Timing is everything and here at the Iowa Great Lakes pure water was bottled and sold many years ago. An ad in the 1933 edition of The Iowa Lakes Beacon prompted this article. The ad was about the Badgerow Egralharve Mineral Springs products. Mr. Gordon Badgerow had acquired the property where the mineral spring was located in 1891.He had purchased 80 acres of land on the west shore of West Lake Okoboji from Rev. Seymour Snyder. Rev. Synder had homesteaded the property in 1862. There were three quarters of a mile of lakeshore and the springs were located within the fringe of trees.
The spring was called Mini-do-ka. Generation of Indians had known about the mineral springs for centuries for its health-giving properties. The Indians brought their sick to the spring for cure.
The Badgerow estate was called "Egralharve" from the names of their three sons, Egbert, Ralph and Harve. A summer home was built in 1891 and in 1912 a factory was erected to bottle the water and market it from the mineral spring.
The late Art Bascom related to me that his family frequented the Badgerow estate many times. Mr. Badgerow had beautified the area and had erected picnic tables and chairs. There were pony rides, donkeys and reptiles. It was quite a park. The Bascoms would pack a picnic basket, catch a ride on one of the lake steamers and spend the day. The family would enjoy the place and partake of the mineral water. Art exclaimed it was a truly an enjoyable experience.

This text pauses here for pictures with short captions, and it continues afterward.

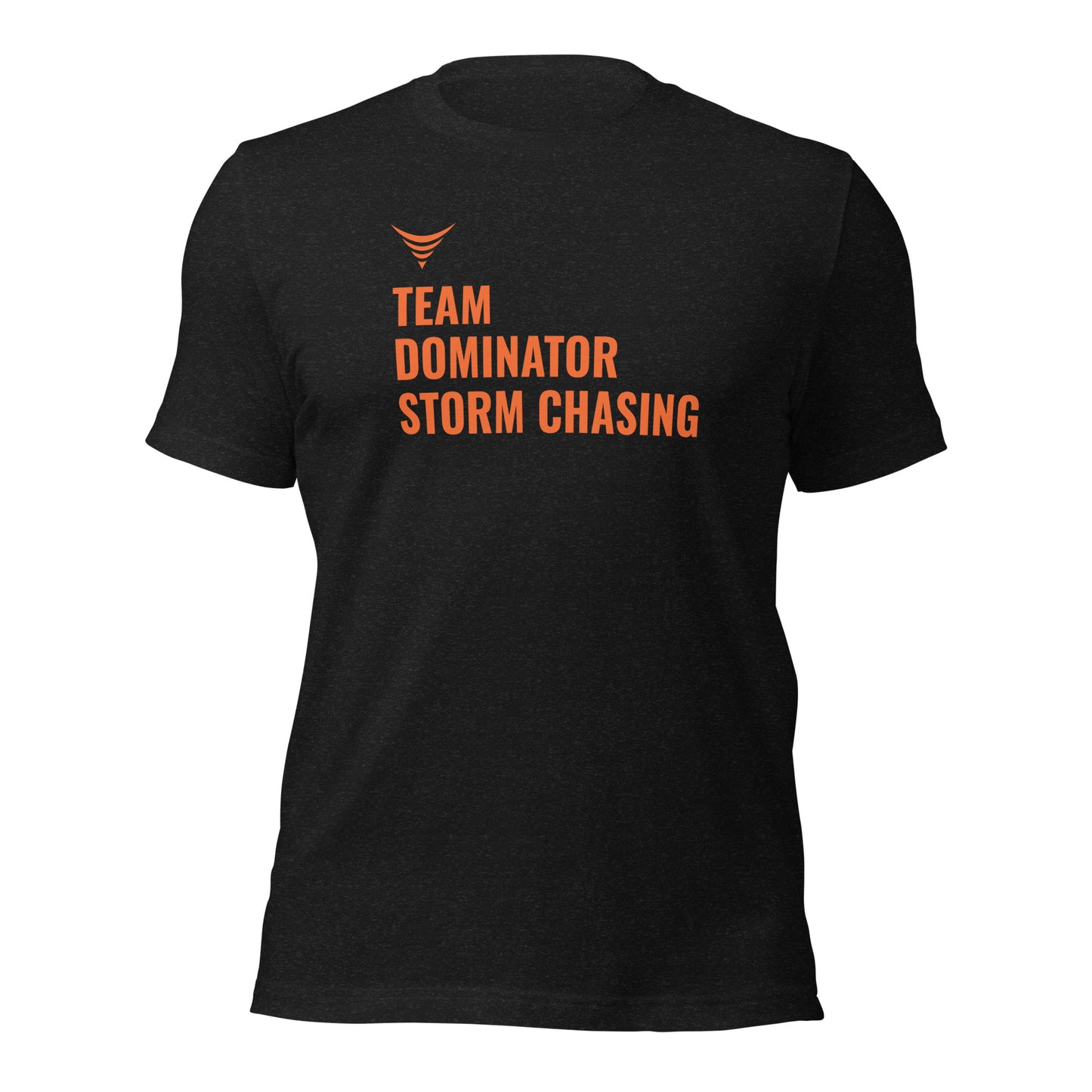 Team Dominator Storm Chasing Playoff Tee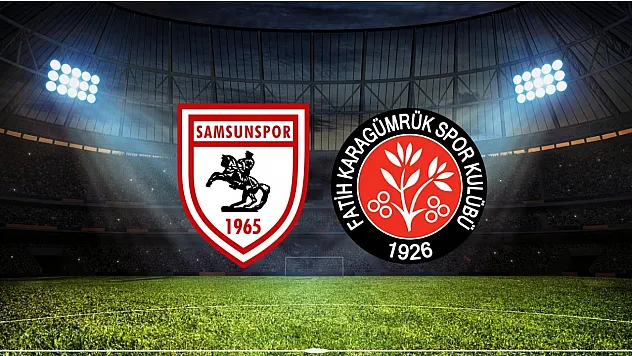 Samsunspor – Fatih Karagümrük Maçı Saat kaçta, nerede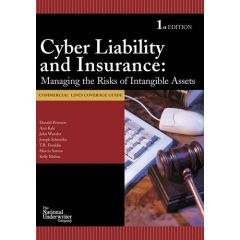 Cyber Liability and Insurance: Managing the Risks of Intangible Assets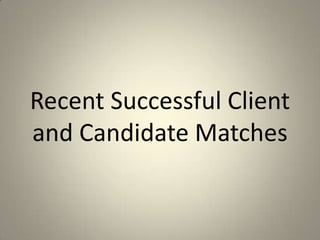 Recent Successful Client and Candidate Matches 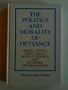 The Politics and Morality of Deviance: Moral Panics, Drug Abuse, Deviant Science, and Reversed Stigmatization (Suny Series in Deviance and Social Co)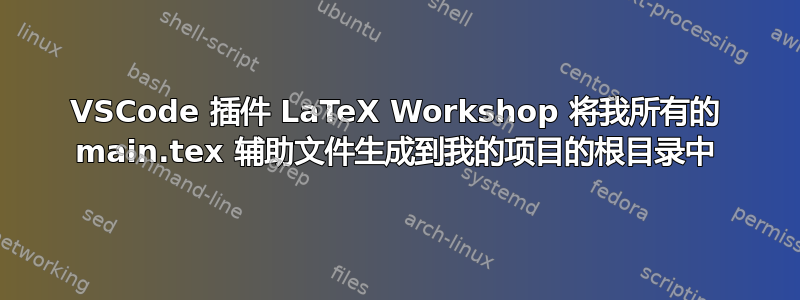 VSCode 插件 LaTeX Workshop 将我所有的 main.tex 辅助文件生成到我的项目的根目录中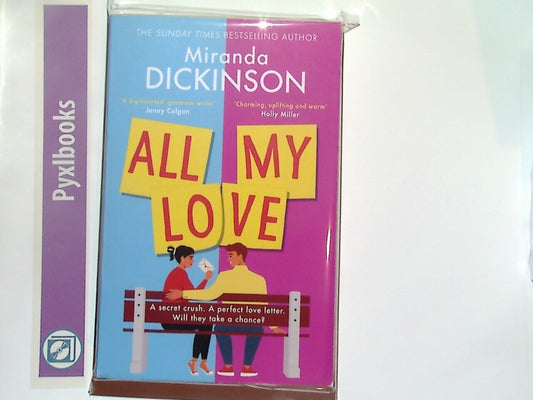 Miranda Dickinson - All My Love PB New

A former employee at the factory told me that much of the mineral water was distributed in large glass containers to soda fountains at drug stores, hotels and cottages. Some of the mineral water was bottled in smaller "pop" bottles and several of the bottles are on display at local museums. Over the years the spring area has been filled in so today it is difficult to locate but the last time I was there it had a sort of box over the spring.
Mr. Badgerow had the mineral water analyzed by Gustavus Bode, an analytical chemist from Milwaukee, Wisconsin. Mr. Bode's examination revealed that the water contained: Chloride of Iodine, Bicarbonate of Calcium, Bicarbonate of Magnesia, Bicarbonate of Protoscyde Iron, Alumia and Silica.
The Coca-Cola Company today markets purified water enhanced with minerals for a pure fresh taste under the name "Dasani." It also states its "Nutrition Facts" having sodium, magnesium sulfate, potassium chloride and salt.
The Egralharve Mineral Water and Dasani both are classified as 'pure water'. Dasani purified water does not endorse its product as a "decided and favorable effect in diseases of the kidneys, urinary organs and dyspepsia" as did the Egralharve Mineral Water.
Mr. Badgerow was way ahead of the times and the factory ceased to exist several years after 1933. Timing is everything and the mineral spring at Egralharve was closed. People were not ready for pure water in a bottle in the 1930s. Not only 20/20 foresight is needed but also timing is important.
The Maritime Museum has several pop bottles with the name of the Egralharve Bottling Company on them. The glass bottles are very collectable items and worth a bit of money.